Exercise instructions
Swap "baby" for "infant" throughout the records below, keeping everything else the same. Give only the text of each record, without the pictures.

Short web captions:
◇ ◇ ◇ ◇ ◇

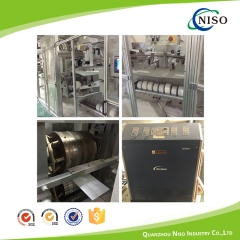used baby diaper machine
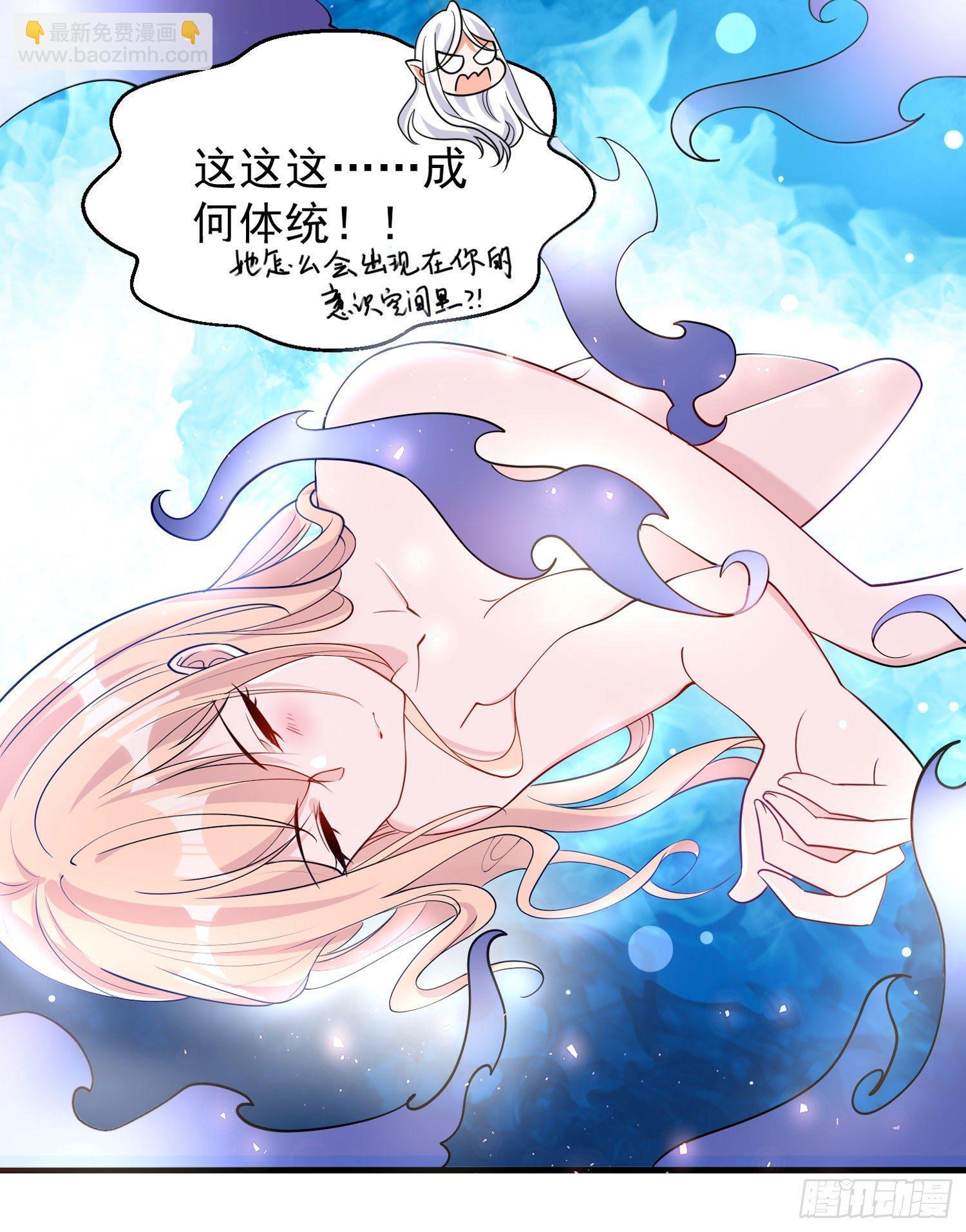 第74话 春宵一刻哪轮得到你！39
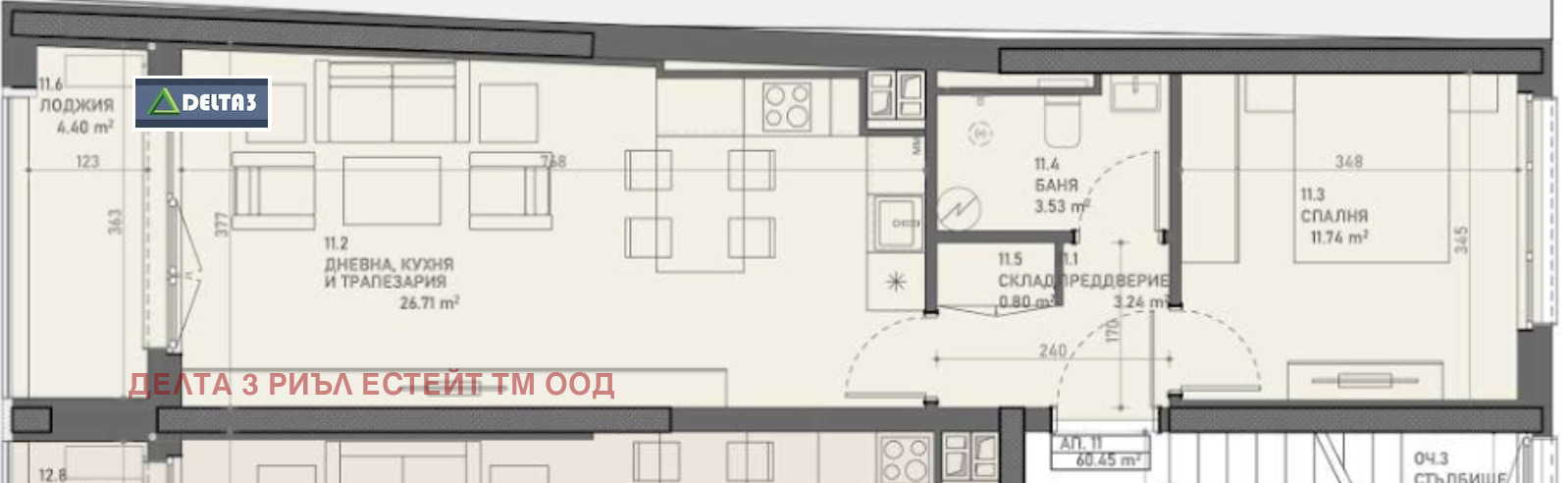 Продава 2-СТАЕН | Imot.bg — изображение 2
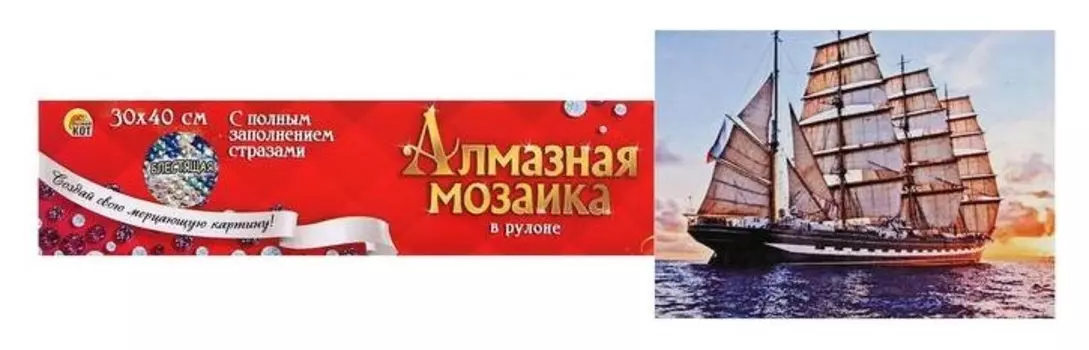 Алмазная мозаика блестящая 30х40 см, без подрамника, с полным заполнением «Корабль на закате дня»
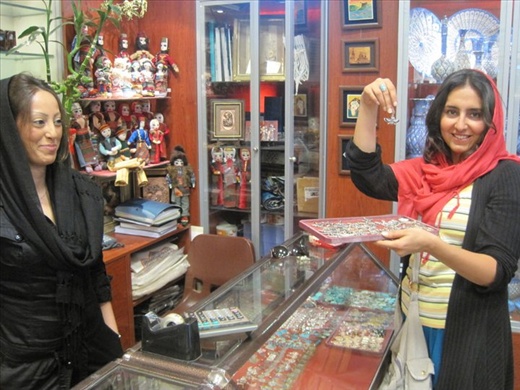 So Far So Close in Esfahan/ Iran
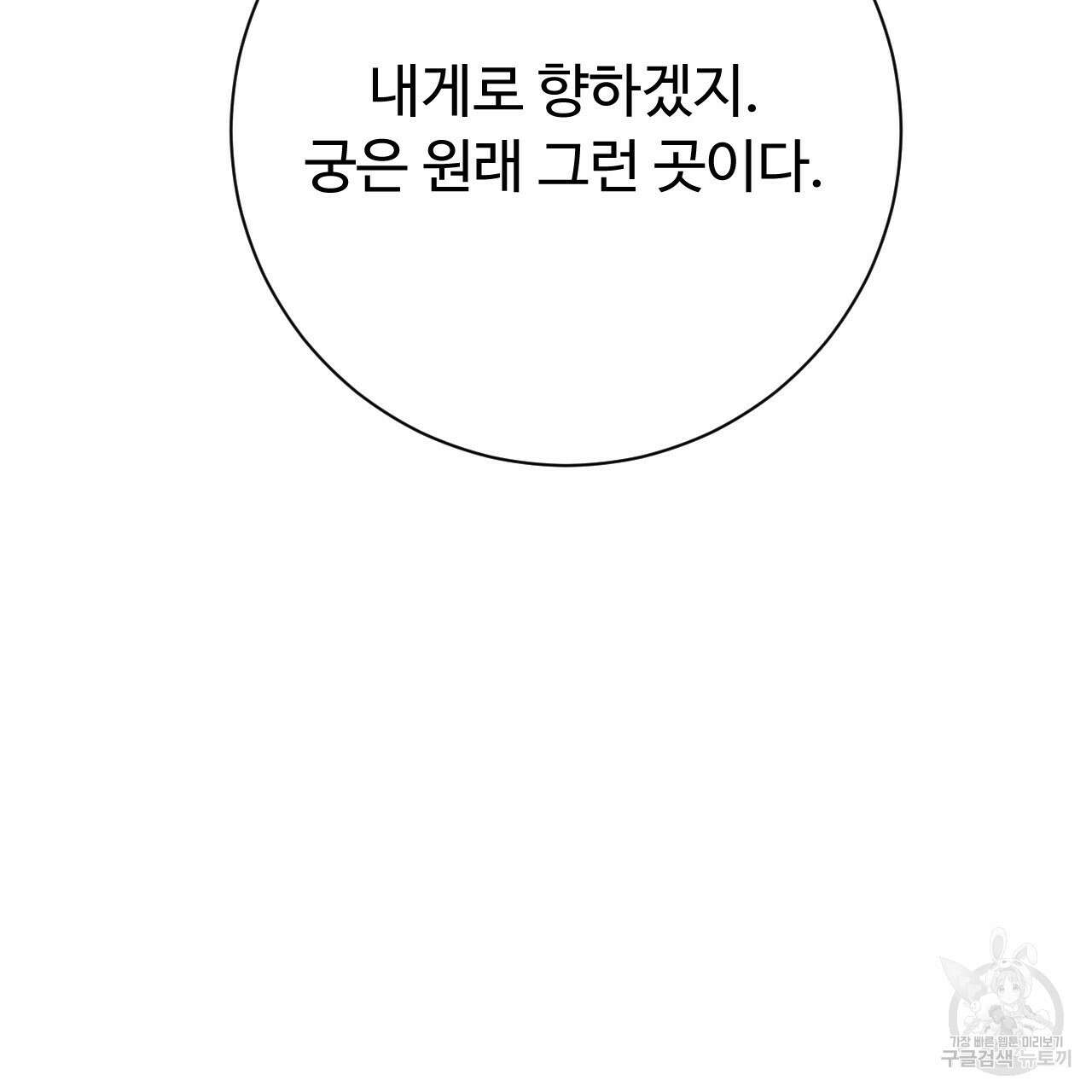 오직 그대의 안녕을 위하여 32화 107
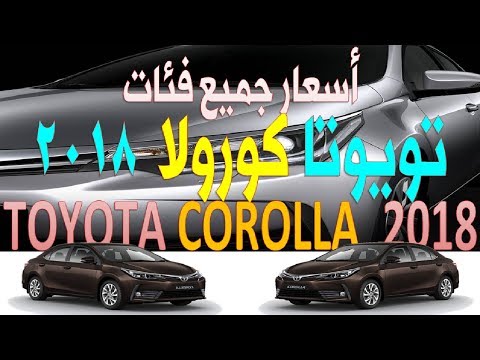 اسعار سيارة تويوتا كورولا 2018 فى السعودية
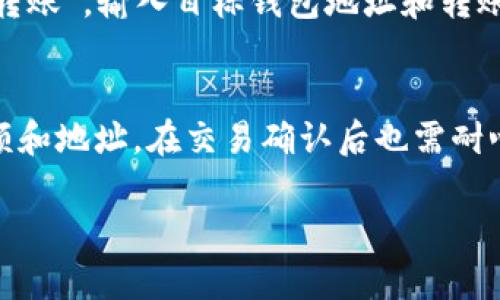 如何使用TP钱包将USDT转为ETH：详细指南与常见问题解答  
关键词：TP钱包, USDT, ETH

◇ ◇ ◇ ◇ ◇

Your response
used infant diaper machine
 第74话 春宵一刻哪轮得到你！39
 Продава 2-СТАЕН | Imot.bg — изображение 2
 Алмазная мозаика блестящая 30х40 см, без подрамника, с полным заполнением «Корабль на закате дня»
 So Far So Close in Esfahan/ Iran
 오직 그대의 안녕을 위하여 32화 107
 اسعار سيارة تويوتا كورولا 2018 فى السعودية
 如何使用TP钱包将USDT转为ETH：详细指南与常见问题解答  
关键词：TP钱包, USDT, ETH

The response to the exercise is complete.